PASSAGE FOR REVIEW:
....

TRUST is a Vision Transformer (ViT)-based image classification model designed for automated content moderation and media safety applications. Unlike traditional binary classifiers, TRUST provides probability distributions across multiple content categories, enabling flexible moderation workflows and threshold-based decision making.
The model is trained to classify images into five moderation categories and is suitable for content filtering, review systems, and safety-focused applications.
Modern content moderation systems often require more nuanced decisions than simple safe/unsafe classification. TRUST addresses this challenge by producing probability scores across multiple content categories, allowing developers to define custom moderation thresholds and workflows.
The model was trained on the deepghs/nsfw_detect dataset and generates probability distributions that can be used for automated filtering, content restriction, or manual review pipelines.
The classifier is built on the Vision Transformer (ViT) architecture, leveraging self-attention mechanisms to capture global image context and improve classification performance.
| Feature | Details |
|---|---|
| Base Model | google/vit-base-patch16-224-in21k |
| Input Resolution | 224 × 224 |
| Output Type | Softmax Probability Distribution |
| Categories | 5 |
| Framework | PyTorch, Hugging Face Transformers |
- Neutral — Safe-for-work everyday imagery
- Drawing — Non-explicit artwork, illustrations, comics, and anime
- Suggestive — Non-explicit suggestive content
- Explicit — Explicit real-world adult content
- Illustrated Explicit — Explicit illustrated or animated content
Metrics reported on the validation dataset.
| Metric | Score |
|---|---|
| Accuracy | 93.8% |
| Precision (Weighted) | 98.5% |
| F1 Score | 0.93 |
The model was optimized to reduce false negatives in explicit-content categories while maintaining strong overall classification performance.
The deployed model and inference API are available on Hugging Face Spaces:
👉 https://huggingface.co/spaces/Sagnikroy/TRUST_NSFW_Detection
- PyTorch
- Hugging Face Transformers
- Vision Transformer (ViT)
- FastAPI
- Hugging Face Spaces
- Multi-class content classification
- Vision Transformer-based architecture
- Probability-based moderation outputs
- Real-time inference API
- Cloud deployment through Hugging Face Spaces
- Configurable moderation thresholds

....

TASK DIRECTIONS:
Rewrite the part of the TRUST model description that begins with "TRUST is a Vision" and ends with "thresholds and workflows.", putting "screening" wherever "moderation" appears.

INFORMATION PROVIDED:

....

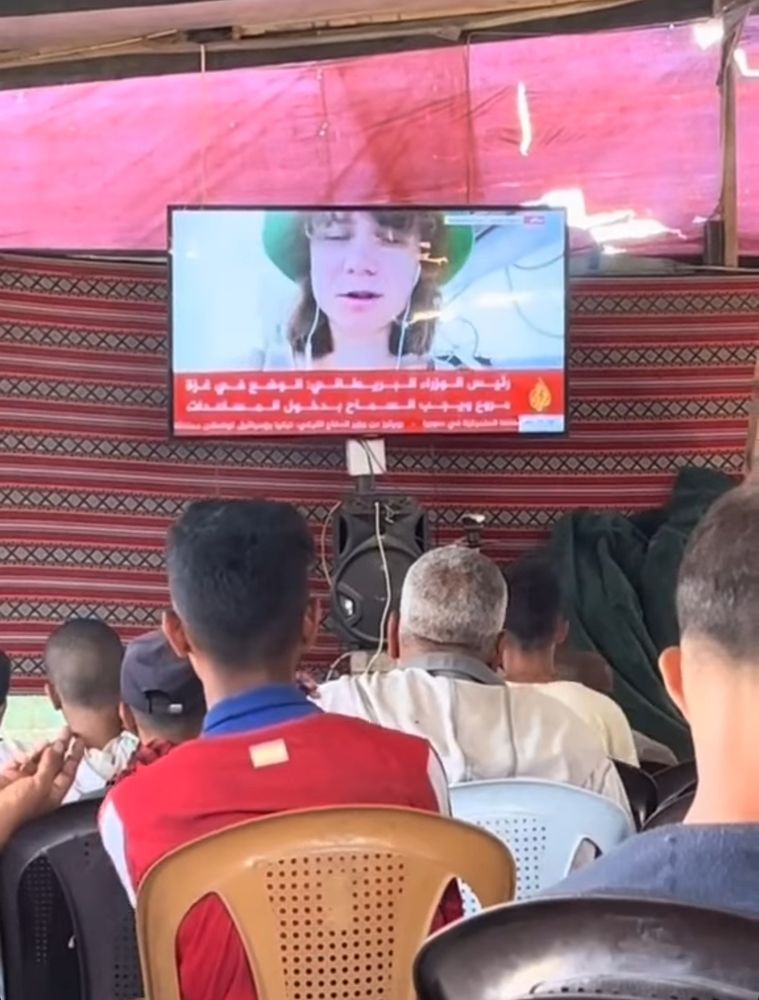 Some Gazans are watching TV under a tent, where Greta Thunberg is speaking.

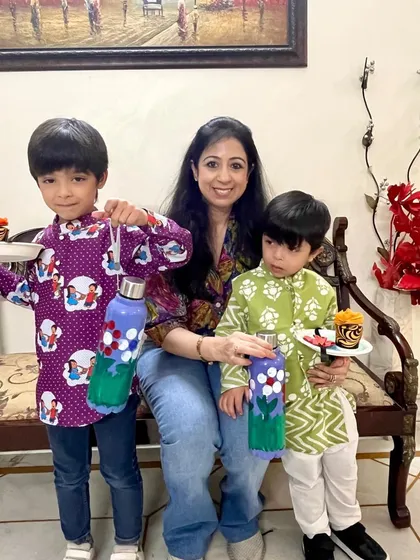 The final masterpieces. Two brothers hold up their beautifully painted bottles and decorated puja thalis from our Rakshabandhan workshop, ready to celebrate the festival with their handmade creations.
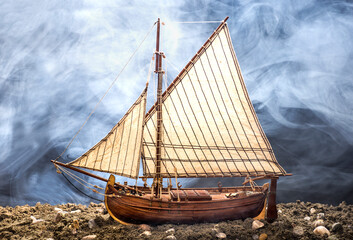 model of old wooden sailing ship with more fog on the background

....

EXERCISE ANSWER:
TRUST is a Vision Transformer (ViT)-based image classification model designed for automated content screening and media safety applications. Unlike traditional binary classifiers, TRUST provides probability distributions across multiple content categories, enabling flexible screening workflows and threshold-based decision making.
The model is trained to classify images into five screening categories and is suitable for content filtering, review systems, and safety-focused applications.
Modern content screening systems often require more nuanced decisions than simple safe/unsafe classification. TRUST addresses this challenge by producing probability scores across multiple content categories, allowing developers to define custom screening thresholds and workflows.